Manipulating Femtosecond Spin--Orbit Torques with Laser Pulse Sequences to Control Magnetic Memory States and Ringing

Abstract: Femtosecond (fs) coherent control of collective order parameters is important for non--equilibrium phase dynamics in correlated materials. Here we propose a possible scheme for fs control of a ferromagnetic order parameter based on non--adiabatic optical manipulation of electron--hole ($e$--$h$) photoexcitations between spin--orbit--coupled bands that are exchange--split by magnetic interaction with local spins. We photoexcite fs carrier spin--pulses with controllable direction and time profile without using circularly--polarized light, via time--reversal symmetry--breaking by non--perturbative interplay between spin--orbit and magnetic exchange coupling of coherent photocarriers. We manipulate photoexcited {\em fs spin--orbit torques} to control complex switching pathways of the magnetization between multiple magnetic memory states. We calculate the photoinduced fs magnetic anisotropy in the time domain by using density matrix equations of motion rather than the quasi--equilibrium free energy. By comparing to pump--probe experiments, we identify a "sudden" magnetization canting induced by laser excitation, which displays magnetic hysteresis absent in static magneto--optical measurements and agrees with switchings measured by Hall magnetoresistivity. The fs magnetization canting switches direction with magnetic state and laser frequency, which distinguishes it from nonlinear optical and demagnetization longitudinal effects.
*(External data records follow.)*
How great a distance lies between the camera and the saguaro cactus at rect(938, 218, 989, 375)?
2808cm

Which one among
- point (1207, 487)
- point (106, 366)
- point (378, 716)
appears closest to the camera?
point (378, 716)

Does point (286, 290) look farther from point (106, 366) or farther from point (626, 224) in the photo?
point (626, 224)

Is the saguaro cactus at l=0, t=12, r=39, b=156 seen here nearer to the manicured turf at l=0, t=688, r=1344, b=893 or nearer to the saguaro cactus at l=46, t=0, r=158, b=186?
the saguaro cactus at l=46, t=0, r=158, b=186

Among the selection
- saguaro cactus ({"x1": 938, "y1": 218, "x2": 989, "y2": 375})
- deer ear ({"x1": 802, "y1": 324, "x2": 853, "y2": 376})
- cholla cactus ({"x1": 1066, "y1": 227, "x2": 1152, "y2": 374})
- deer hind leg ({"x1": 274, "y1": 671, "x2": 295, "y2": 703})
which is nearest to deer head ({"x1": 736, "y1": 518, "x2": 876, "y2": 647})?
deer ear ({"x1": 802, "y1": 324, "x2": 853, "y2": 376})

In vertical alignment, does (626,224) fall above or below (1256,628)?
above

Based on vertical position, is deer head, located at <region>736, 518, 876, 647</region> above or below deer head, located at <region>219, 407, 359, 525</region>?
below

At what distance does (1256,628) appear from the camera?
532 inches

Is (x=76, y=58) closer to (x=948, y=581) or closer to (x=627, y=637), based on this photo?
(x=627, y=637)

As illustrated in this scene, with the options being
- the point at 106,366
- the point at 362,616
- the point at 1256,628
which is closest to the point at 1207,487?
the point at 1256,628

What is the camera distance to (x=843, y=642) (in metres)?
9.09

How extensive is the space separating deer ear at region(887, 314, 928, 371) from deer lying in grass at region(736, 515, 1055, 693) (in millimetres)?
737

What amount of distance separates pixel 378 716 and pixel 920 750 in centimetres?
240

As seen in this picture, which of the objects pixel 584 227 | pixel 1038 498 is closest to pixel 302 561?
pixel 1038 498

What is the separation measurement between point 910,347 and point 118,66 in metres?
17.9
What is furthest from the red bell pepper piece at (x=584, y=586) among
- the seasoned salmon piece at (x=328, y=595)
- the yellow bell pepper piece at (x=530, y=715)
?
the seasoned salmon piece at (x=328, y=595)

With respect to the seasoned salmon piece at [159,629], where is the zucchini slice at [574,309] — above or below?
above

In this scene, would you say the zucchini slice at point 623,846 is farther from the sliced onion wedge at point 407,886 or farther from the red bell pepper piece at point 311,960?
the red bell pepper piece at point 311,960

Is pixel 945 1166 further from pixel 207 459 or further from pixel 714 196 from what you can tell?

By shaping two--color laser--pulse sequences analogous to multi--dimensional Nuclear Magnetic Resonance (NMR) spectroscopy, we show that sequences of clockwise or counter--clockwise fs spin--orbit torques can enhance or suppress magnetic ringing and switching rotation at any desired time. We propose protocols that can provide controlled access to four magnetic states via consequative 90$^{o}$ switchings.